• Document section:

►

Lock Free Data Structures

In the above implementation, the data structure is a lock based one and hence no two threads can access is concurrently.

c++ multithreading code

Screen Shot 2018-04-12 at 11.33.23 PM — By I, Cburnett, CC BY-SA 3.0, https://commons.wikimedia.org/w/index.php?curid=2233446

Simple example of defining work as () operator overload on a struct.

#include <thread>
#include <iostream>

struct work{
 void operator ()() const{
 std::cout << "this is test from work" << std::endl;
 }
};

int main(){
   work w;
   std::thread t([&](){
     w();
   });
   t.join(); // wait in the main thread for finishing the thread t.
   return 0;
}

std::thread objects are not copyable but they are movable.

std::thread t1([]{std::cout << std::this_thread::get_id() << std::endl;});
std::thread t2 = t1; // NOT going to work since constructor 
for thread class is private
std::thread t2 = std::move(t1); // this work!

Detach thread: background/long running jobs which does not to report the status back to parent threads can be detached.

t.detach(); // once detached, can not be joined.

RAII applied to thread class

#include <thread>
#include <iostream>

struct RThread{
   RThread(){
     std::thread t([](){std::cout << "Hello from thread " << std::this_thread::get_id() << std::endl;});
     t_= std::move(t);
   }

   // Rule of 5
  ~RThread(){
     if(t_.joinable()){
       t_.join();
    }
   }

  // delete the copy constructor and copy assignment operator
  RThread(RThread const &) = delete;
  RThread& operator=(RThread const &) = delete;

  // use default move operator and move assignment operator
  RThread(RThread const &&) = default;
  RThread & operator=(RThread const && ) = default;

  private:
   std::thread t_;
};

int main(){
 RThread();
 return 0;
}

Threads pool and Atomic shared variable

#include <thread>
#include <iostream>
#include <vector>
#include <atomic>

std::atomic<int> total(0);

int main(){
   std::vector<std::thread> workers;
   for(int i = 0; i <= 20; ++i){
     workers.emplace_back(
       std::thread([](){
         for(int j = 0; j <= 20; ++j){
           // can also use ++total same effect
           // Memory order does not matter on x86
           total.fetch_add(1, std::memory_order_relaxed);
         }
       }));
     }

    std::for_each(
       workers.begin(),
       workers.end(),
       [](auto & w){
         if(w.joinable()){
           w.join();
         }
       }
     );

  std::cout << total << std::endl;
  return 0;
}

Using non-atomic variables with mutexes to prevent data races

#include <mutex>
#include <thread>
#include <iostream>
#include <vector>

static int total = 0;
static int worker_count = 20;
std::mutex mtx;

int main(){
  std::vector<std::thread> workers;
  workers.reserve(worker_count);
  for(int i = 0; i < worker_count; ++i){
    workers.emplace_back(std::thread([](){
    for(int j = 0; j < worker_count; ++j){ 
      std::lock_guard<std::mutex> lkg(mtx);
      ++total;
     }
   })

◄

• Task to complete:
Answer these questions from the C++ multithreading notes:
1. Are std::thread objects copyable, movable, or both?
2. What can no longer be done to a thread after it has been detached?
3. In the mutex example, what value is worker_count set to?

• Raw data:
►

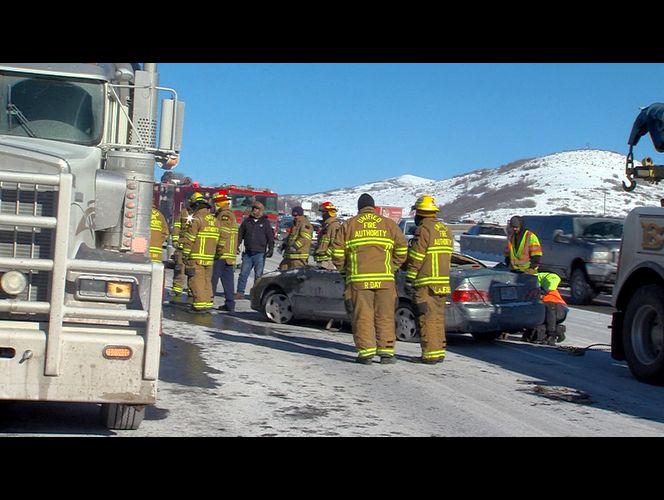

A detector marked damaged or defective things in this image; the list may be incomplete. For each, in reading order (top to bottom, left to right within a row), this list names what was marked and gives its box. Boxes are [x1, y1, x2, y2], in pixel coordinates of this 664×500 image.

damaged sedan [250, 252, 544, 342]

◄

• Answer for this exercise:
1. They are not copyable, but they are movable.
2. It can no longer be joined.
3. It is set to 20.